I used to scoff at simplistic expressions of faith…and now, years of trolling through academia behind me (I’m really not all that brilliant, I have now come to see) I look back and recognize that I was the silly one. Yes—doctrine, theology, education, history—they all matter immensely, intensely, and very deeply to me. The engaging of my mind through the study of God and humanity is one of my dearest loves and happiest pursuits. That said, if I do not possess a heart that says with truthfulness “I love You” and “I need You”, then I am robbing myself of all the beauty of studying God…because when I look at something so vast and mysterious and Beautiful, True, and Good, it had better make me recognize my need, or I am running in circles chasing my own tail, dooming myself to “searching the Scriptures” and missing the Word Himself, like the Pharisees.
My food for thought today:
“Our Lord needs from us neither great deeds nor profound thoughts.

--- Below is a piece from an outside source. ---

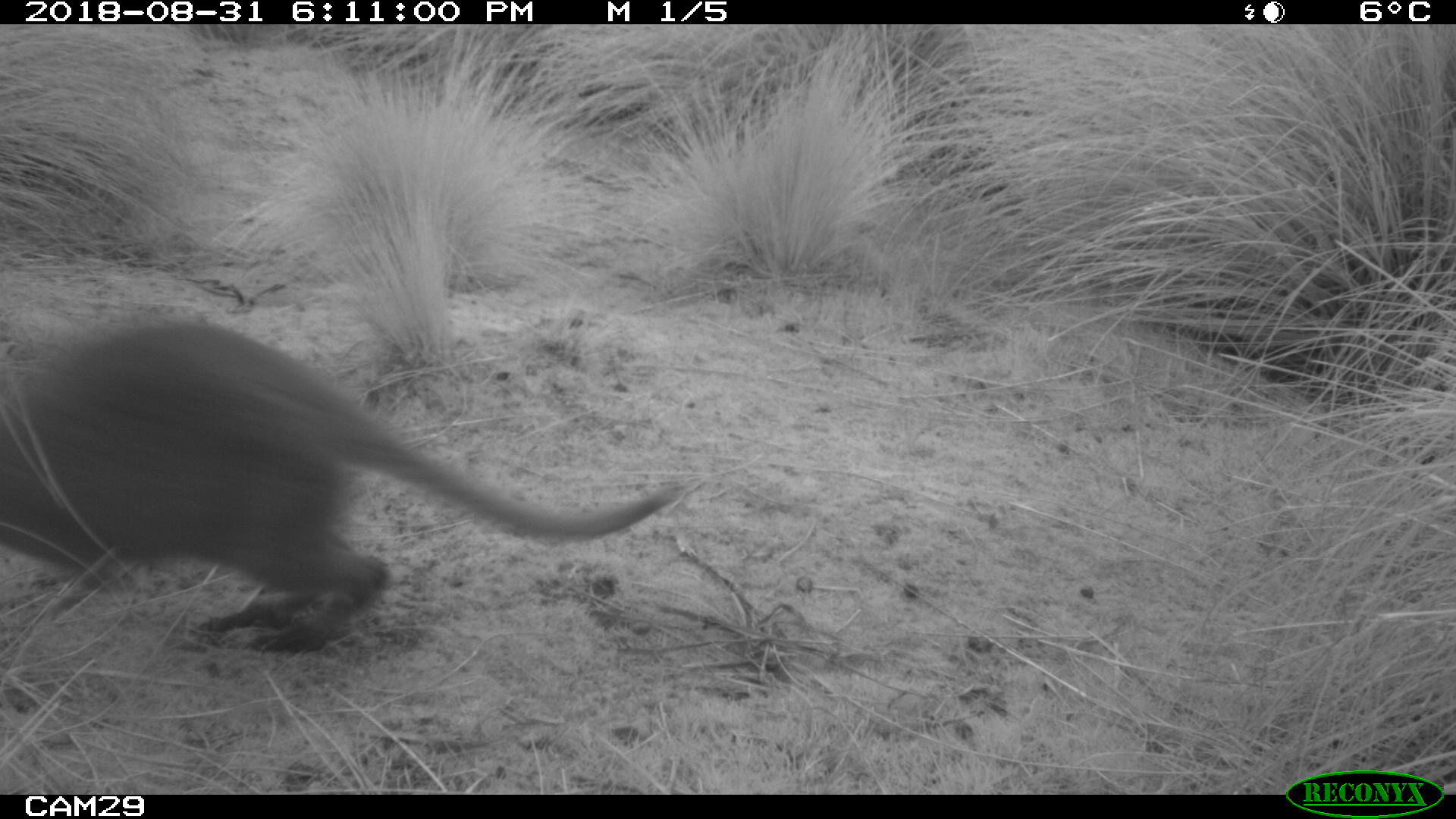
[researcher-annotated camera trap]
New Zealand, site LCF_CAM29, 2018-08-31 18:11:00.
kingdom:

Neither intelligence nor talents. He cherishes simplicity.” and “Kneeling before the tabernacle, I can think of only one thing to say to our Lord: “My God, you know that I love You.” And I feel that my prayer does not weary Jesus; knowing my weakness, He is satisfied with my good will.”
- St. Therese de Lisieux
“John 5:39-40 You search the scriptures, because you think you have eternal life through them; even they testify on my behalf. But you do not want to come to me to have life.”